Ja, es gibt viel, worüber man sich in Final Fantasy XVI freuen kann, aber das Spiel ist auch nicht ohne Probleme. Der Schwierigkeitsgrad ist manchmal etwas leicht, was das ansonsten hervorragende Kampfsystem tendenziell untergräbt; Das Tempo leidet unter einigen Einbrüchen, die sich etwas frustrierend hinziehen, die Sprachausgabe schwankt ein wenig in der Qualität zum Nachteil der ansonsten meist hervorragenden Charaktere, und selbst im Performance-Modus habe ich gelegentliche Einbrüche in der Framerate erlebt. Dies war jedoch im Kampf selten und nicht schwerwiegend, also kann Square Enix es hoffentlich schnell beheben. Es sollte auch gesagt werden, dass sich das Spiel technisch gesehen unglaublich solide anfühlt und ich während meines Durchspielens keine Abstürze, unberechenbare KI oder sogar grundlegende Clipping-Fehler erlebt habe.
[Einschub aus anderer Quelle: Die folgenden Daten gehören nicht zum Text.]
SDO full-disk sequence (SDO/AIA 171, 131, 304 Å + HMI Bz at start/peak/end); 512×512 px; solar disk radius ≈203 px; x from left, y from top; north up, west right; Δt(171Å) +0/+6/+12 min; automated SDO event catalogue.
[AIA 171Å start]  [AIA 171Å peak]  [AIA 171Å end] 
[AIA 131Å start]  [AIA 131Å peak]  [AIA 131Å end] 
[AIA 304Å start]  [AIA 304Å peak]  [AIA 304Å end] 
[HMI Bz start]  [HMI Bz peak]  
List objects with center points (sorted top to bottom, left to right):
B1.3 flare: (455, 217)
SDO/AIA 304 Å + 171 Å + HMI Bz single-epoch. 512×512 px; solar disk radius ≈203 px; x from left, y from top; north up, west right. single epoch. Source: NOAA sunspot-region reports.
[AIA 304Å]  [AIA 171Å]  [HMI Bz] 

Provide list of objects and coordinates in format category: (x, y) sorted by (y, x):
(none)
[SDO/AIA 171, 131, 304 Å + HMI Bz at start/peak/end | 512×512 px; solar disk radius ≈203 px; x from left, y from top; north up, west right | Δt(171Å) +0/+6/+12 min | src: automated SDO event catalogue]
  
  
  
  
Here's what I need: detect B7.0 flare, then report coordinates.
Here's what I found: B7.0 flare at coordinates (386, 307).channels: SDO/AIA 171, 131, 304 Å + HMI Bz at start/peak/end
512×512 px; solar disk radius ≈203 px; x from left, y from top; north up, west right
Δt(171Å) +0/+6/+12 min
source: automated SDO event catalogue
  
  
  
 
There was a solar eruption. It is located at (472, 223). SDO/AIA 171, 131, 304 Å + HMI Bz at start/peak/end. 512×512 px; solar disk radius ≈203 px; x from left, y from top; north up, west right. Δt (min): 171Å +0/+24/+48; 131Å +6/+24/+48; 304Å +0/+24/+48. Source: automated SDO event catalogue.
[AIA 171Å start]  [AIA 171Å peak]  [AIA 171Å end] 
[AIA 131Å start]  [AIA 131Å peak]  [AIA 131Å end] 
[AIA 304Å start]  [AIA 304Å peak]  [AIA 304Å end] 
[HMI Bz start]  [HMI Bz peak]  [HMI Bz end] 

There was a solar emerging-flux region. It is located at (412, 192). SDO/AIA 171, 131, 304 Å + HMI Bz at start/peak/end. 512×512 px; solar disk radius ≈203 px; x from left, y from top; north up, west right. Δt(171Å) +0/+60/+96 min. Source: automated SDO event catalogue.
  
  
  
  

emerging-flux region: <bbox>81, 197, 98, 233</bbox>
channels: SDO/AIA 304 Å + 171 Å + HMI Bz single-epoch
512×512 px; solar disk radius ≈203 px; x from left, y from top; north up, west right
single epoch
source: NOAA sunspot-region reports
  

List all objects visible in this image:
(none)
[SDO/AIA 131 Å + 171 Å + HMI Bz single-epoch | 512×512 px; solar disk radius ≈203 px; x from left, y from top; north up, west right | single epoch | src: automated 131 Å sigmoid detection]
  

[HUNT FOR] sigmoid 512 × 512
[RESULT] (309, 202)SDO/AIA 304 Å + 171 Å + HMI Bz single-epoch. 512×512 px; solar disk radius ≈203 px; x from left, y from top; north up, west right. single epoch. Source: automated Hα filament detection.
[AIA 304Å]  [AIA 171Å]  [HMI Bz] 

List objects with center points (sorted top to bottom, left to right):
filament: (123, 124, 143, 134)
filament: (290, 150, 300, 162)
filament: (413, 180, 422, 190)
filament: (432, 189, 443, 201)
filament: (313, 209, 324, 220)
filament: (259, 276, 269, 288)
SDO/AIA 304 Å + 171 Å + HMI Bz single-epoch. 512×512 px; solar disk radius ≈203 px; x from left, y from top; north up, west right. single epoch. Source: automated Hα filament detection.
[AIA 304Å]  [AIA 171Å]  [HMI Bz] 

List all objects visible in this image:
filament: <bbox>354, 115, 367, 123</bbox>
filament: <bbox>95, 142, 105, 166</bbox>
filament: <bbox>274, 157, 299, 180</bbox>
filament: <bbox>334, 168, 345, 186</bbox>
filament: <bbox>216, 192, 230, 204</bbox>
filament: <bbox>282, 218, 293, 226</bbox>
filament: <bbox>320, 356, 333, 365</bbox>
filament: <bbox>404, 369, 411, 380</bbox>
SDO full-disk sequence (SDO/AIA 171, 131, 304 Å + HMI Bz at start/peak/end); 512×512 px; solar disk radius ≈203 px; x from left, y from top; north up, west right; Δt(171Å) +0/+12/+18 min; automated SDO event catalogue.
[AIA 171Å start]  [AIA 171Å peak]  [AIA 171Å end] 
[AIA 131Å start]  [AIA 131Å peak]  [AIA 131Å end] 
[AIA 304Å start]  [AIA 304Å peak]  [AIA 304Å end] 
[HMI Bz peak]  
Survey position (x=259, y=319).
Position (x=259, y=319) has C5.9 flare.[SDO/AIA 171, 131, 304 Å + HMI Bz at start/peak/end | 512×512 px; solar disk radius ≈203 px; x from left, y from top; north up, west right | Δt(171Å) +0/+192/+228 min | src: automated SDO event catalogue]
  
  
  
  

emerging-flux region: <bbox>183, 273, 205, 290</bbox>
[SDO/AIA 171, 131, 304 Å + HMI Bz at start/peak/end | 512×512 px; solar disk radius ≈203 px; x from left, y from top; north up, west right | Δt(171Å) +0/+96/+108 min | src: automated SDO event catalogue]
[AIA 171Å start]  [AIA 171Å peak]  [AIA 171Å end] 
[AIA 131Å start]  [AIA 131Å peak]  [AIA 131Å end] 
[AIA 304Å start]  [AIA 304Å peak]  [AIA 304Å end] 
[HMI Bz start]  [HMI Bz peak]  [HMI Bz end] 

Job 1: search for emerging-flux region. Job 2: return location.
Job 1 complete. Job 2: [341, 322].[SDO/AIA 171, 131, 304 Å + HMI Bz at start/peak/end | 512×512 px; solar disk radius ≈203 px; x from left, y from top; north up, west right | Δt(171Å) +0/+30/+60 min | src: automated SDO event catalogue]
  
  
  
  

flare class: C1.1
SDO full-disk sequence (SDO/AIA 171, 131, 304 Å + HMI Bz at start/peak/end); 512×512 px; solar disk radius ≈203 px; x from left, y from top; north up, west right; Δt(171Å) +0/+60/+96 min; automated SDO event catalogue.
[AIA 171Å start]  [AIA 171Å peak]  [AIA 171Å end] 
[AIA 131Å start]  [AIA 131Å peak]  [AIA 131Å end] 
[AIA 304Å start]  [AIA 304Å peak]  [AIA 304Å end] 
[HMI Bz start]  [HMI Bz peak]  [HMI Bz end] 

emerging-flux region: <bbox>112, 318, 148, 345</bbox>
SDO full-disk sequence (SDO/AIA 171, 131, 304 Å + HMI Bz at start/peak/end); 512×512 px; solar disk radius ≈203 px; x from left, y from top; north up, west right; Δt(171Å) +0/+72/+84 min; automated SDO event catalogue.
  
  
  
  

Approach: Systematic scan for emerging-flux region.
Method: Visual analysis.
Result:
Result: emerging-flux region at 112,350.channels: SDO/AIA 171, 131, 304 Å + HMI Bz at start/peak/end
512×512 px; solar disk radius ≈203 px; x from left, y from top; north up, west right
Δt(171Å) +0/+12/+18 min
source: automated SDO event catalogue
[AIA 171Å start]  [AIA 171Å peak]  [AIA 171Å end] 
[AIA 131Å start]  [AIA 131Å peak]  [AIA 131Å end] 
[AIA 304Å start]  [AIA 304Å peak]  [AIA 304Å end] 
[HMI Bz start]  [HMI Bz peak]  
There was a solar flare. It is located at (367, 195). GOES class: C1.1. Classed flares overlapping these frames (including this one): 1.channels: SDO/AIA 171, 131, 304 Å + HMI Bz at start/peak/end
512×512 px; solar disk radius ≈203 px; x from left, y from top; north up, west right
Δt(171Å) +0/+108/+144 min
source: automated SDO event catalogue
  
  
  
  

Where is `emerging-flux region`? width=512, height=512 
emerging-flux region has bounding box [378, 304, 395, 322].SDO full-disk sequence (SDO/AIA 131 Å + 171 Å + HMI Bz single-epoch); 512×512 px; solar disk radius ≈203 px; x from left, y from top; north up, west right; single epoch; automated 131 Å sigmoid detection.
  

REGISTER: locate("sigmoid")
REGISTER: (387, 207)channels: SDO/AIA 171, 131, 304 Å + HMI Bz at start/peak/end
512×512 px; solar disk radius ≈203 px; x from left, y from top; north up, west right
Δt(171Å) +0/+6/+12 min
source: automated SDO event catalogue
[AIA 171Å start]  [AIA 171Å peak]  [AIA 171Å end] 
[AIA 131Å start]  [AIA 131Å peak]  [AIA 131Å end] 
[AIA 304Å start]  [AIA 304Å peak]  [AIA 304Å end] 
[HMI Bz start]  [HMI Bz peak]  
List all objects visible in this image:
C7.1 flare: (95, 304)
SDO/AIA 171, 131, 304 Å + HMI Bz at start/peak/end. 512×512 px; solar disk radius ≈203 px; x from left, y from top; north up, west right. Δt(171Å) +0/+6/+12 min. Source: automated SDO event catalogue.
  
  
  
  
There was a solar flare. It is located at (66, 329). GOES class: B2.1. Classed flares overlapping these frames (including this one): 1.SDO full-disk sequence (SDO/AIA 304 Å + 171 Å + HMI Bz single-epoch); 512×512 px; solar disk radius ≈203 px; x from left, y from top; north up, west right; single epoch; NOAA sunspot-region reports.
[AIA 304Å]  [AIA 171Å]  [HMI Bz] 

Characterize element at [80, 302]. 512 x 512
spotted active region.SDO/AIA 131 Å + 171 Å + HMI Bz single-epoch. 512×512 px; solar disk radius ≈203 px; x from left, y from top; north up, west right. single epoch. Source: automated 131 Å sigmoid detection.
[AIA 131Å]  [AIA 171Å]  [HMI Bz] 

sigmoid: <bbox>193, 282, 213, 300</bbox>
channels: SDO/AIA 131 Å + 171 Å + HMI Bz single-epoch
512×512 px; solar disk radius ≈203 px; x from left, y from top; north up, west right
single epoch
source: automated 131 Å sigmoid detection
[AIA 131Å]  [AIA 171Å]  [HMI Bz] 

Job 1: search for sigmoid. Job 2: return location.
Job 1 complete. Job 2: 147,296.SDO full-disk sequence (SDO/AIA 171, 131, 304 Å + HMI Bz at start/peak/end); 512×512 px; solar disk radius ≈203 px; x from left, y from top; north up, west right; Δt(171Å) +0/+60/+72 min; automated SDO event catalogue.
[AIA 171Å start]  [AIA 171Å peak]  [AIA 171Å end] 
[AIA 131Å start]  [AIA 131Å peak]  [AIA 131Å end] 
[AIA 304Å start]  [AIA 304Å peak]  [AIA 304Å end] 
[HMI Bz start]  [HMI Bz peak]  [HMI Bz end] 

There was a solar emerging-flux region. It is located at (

Genau wie The Legend of Zelda und God of War es kürzlich getan haben, gewinnt Final Fantasy, indem es das Regelwerk aus dem Fenster wirft und neu überdenkt, was die Serie in einem modernen Zeitalter sein kann. Während sich sowohl XIII als auch XV zwischen den Welten gefangen fühlten, geht Final Fantasy XVI definitiv den Weg des Actionspiels. Aber es vergisst nicht die Essenz der Serie. Ja, der Ton ist düster und düster und der Stil realistischer, aber das Gemeinschaftsgefühl und die epische Reise sind voll präsent. Und obwohl sich das Kampfsystem auf den ersten Blick ganz anders anfühlt, merkt man mit der Zeit, dass der Rhythmus des Wechsels zwischen billigen Standardangriffen und teureren Spezialangriffen mehr mit den Kampfsystemen von gestern gemeinsam hat, als man zunächst dachte. Außerdem ist es etwas Erstaunliches, im Jahr 2023 ein gigantisches AAA-Spiel zu spielen, das nicht versucht, alles zu umfassen, sondern ganz auf relativ wenige Kernelemente setzt. Dies ist vielleicht nicht das Final Fantasy meiner Kindheit, aber es ist das richtige Final Fantasy für 2023.